**TEXT EXTRACT**.
>> begin
To deal with the above issue in KNN classification, Zhang (2011) advocated a strategy, detour to carry out classification task, i.e., to invent classification models and methods that are independent of the data distribution. Using the detour, a shell-nearest neighbors algorithm, Shell-NN, was proposed to perform the task of different test data prediction with different numbers of nearest neighbors. In the Shell-NN algorithm, all the nearest neighbors look like a shell around a test data. And these Shell-NN points are referred to ideal nearest neighbors of the test data, see Figure 2.

The determination of each shell is a quadratic selection of nearest neighbors as follows. In the first selection, K nearest neighbors of a test data are chosen from training samples. In the second selection, the left and right nearest neighbors of the test data are chosen from the K nearest neighbors attribute by attribute. In this way, only those data points tightly around the test data are kept among the K nearest neighbors. From the experimental results, the Shell-NN are efficient and promising.
>> end
**TO DO**. Reproduce the Shell-NN passage word for word from "To deal with" to "see Figure 2.". The rows that come next are separate from the Shell-NN passage.

**LISTED RECORDS**.
>> begin
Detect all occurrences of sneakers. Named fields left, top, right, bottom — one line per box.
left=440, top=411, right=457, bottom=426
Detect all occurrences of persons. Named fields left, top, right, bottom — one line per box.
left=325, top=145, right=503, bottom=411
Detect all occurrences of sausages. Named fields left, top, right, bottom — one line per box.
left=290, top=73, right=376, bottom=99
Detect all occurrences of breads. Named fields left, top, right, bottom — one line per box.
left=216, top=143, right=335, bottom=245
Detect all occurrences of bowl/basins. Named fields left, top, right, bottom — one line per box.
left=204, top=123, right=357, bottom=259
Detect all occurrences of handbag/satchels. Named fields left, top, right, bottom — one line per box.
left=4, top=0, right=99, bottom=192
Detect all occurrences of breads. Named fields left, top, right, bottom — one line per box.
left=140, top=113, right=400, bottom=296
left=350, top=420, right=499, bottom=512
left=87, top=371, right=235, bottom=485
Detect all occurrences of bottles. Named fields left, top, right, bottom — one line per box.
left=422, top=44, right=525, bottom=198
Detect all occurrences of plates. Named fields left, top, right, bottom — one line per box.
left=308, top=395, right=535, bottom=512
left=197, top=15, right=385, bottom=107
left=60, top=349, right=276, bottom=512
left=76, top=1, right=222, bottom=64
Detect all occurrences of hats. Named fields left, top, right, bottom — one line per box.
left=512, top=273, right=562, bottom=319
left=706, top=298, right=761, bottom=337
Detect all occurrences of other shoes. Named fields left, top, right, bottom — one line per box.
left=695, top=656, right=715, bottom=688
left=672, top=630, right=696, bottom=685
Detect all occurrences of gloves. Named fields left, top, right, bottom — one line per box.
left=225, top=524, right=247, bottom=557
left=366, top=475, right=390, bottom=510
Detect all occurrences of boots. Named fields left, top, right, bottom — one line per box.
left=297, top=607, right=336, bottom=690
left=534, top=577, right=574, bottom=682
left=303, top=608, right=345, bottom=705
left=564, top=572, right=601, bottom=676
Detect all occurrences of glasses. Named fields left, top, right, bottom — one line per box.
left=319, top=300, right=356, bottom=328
>> end
**TASK OUTPUT**.
To deal with the above issue in KNN classification, Zhang (2011) advocated a strategy, detour to carry out classification task, i.e., to invent classification models and methods that are independent of the data distribution. Using the detour, a shell-nearest neighbors algorithm, Shell-NN, was proposed to perform the task of different test data prediction with different numbers of nearest neighbors. In the Shell-NN algorithm, all the nearest neighbors look like a shell around a test data. And these Shell-NN points are referred to ideal nearest neighbors of the test data, see Figure 2.